4.7. Statistical Analysis

Quantitative variables were expressed as medians and interquartile ranges, while categorical variables were given as frequencies and percentages. Spearman’s rank correlation was used to analyze the association between clinical, biochemical, and lifestyle variables and taxa relative abundance at baseline. The Wilcoxon signed-rank test was used to analyze changes in clinical and biochemical quantitative variables after SG. The McNemar’s test or marginal homogeneity test was implemented to analyze changes in categorical variables with two or more categories. These analyses were performed with SPSS software (v 22.0, SPSS Inc., Chicago, IL, USA), considering a p-value < 0.05 as statistically significant.

5. Conclusions

This study highlights the intricate nature of NAFLD, emphasizing the complex interplay between gut microbiota, epigenetics, and metabolic health. Bariatric surgery not only drives significant weight loss and improves liver function but also may contribute to profound shifts in both microbial communities and epigenetic landscapes. Importantly, these changes appear to be highly individualized, reflecting unique responses at the microbial and epigenetic levels. Given this complexity, future research should focus on developing personalized treatment strategies that integrate genetic, epigenetic, and microbial profiles to optimize outcomes for NAFLD patients. This multifactorial approach—addressing this disease through both surgical and biological pathways—provides new insights into the mechanisms underlying NAFLD progression and resolution. By considering an individual’s baseline microbiota, genetic susceptibility, and epigenetic markers, tailored interventions could significantly improve both short- and long-term outcomes for NAFLD management. In light of these findings, NAFLD patients undergoing bariatric surgery may benefit from personalized treatment plans that not only target weight loss but also address microbial and epigenetic factors. Future research should explore the potential of combining bariatric surgery with microbiome-based therapies and epigenetic interventions to maximize the therapeutic effects. Long-term studies are also needed to assess the sustainability of these changes and evaluate whether liver fibrosis can be effectively reversed in post-surgical NAFLD patients.

Supplementary Materials

The following supporting information can be downloaded at https://www.mdpi.com/article/10.3390/ijms252111510/s1.

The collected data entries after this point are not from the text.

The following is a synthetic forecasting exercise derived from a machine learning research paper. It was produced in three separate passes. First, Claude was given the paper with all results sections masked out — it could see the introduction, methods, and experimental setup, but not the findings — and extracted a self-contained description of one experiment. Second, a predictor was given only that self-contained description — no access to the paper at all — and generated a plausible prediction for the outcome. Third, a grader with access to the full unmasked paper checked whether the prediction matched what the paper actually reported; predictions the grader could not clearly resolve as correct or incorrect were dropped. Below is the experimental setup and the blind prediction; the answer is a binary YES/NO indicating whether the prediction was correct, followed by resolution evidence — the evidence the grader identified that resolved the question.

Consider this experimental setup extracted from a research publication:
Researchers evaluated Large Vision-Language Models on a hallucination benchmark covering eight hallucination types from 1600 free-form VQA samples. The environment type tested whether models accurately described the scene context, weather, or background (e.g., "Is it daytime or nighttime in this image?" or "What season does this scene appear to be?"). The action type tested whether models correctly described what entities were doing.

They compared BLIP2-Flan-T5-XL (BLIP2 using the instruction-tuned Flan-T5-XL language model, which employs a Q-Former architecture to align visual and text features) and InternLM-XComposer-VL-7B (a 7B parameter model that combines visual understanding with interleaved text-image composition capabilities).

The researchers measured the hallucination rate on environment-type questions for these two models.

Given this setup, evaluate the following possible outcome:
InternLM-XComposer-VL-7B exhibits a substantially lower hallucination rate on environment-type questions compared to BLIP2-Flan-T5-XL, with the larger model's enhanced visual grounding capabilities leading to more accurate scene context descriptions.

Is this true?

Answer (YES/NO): NO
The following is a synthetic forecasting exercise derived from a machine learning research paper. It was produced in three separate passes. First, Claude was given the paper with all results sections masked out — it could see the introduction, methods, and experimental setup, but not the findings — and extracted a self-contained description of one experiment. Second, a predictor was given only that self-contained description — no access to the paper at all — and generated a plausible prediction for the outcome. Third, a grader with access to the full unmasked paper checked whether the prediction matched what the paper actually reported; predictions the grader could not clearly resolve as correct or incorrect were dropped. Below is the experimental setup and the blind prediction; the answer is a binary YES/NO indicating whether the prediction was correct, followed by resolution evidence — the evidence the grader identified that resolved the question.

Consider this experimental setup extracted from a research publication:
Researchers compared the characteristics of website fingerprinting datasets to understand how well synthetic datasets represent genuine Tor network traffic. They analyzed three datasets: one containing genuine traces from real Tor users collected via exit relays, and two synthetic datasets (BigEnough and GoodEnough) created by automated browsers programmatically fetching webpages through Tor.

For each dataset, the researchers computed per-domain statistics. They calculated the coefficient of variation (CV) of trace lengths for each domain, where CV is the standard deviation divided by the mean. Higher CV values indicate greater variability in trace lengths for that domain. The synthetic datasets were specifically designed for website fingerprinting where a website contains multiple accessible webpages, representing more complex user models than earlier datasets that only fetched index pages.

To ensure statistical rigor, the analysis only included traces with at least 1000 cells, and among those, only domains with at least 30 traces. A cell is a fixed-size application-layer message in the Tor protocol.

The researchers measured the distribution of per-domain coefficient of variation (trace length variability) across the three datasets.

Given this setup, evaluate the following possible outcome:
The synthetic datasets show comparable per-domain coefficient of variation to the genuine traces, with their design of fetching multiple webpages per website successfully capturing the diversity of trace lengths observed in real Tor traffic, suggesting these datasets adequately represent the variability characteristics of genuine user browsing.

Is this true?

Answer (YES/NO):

ijms-25-11510-s001.zip (140KB, zip)

Author Contributions

Conceptualization, A.A. and S.P. (Stefano Puleo); Data curation, A.M. and M.B.; Formal analysis, C.O.-G., A.M., M.B., O.C., S.P. (Salvatore Pezzino), G.M., G.L.G., F.S.L. and S.C.; Investigation, A.A., C.O.-G., A.M., M.B., O.C., S.P. (Salvatore Pezzino), G.M., G.L.G., F.S.L., S.C. and S.P. (Stefano Puleo); Methodology, A.A., C.O.-G., A.M. and M.B.; Validation, A.A., C.O.-G., A.M. and M.B.; Writing—original draft, C.O.-G. and A.M.; Writing—review and editing, A.A., C.O.-G., A.M., M.B., O.C., S.P. (Salvatore Pezzino), G.M., G.L.G., F.S.L., S.C. and S.P. (Stefano Puleo). All authors have read and agreed to the published version of the manuscript.

Institutional Review Board Statement

This study was conducted in accordance with the Declaration of Helsinki and approved by the Catania Ethics Committee (Catania 2, Prot. No. 110, 28 September 2022, and Prot. No. 600, 28 March 2023).

Informed Consent Statement

Informed consent was obtained from all participants involved in this study.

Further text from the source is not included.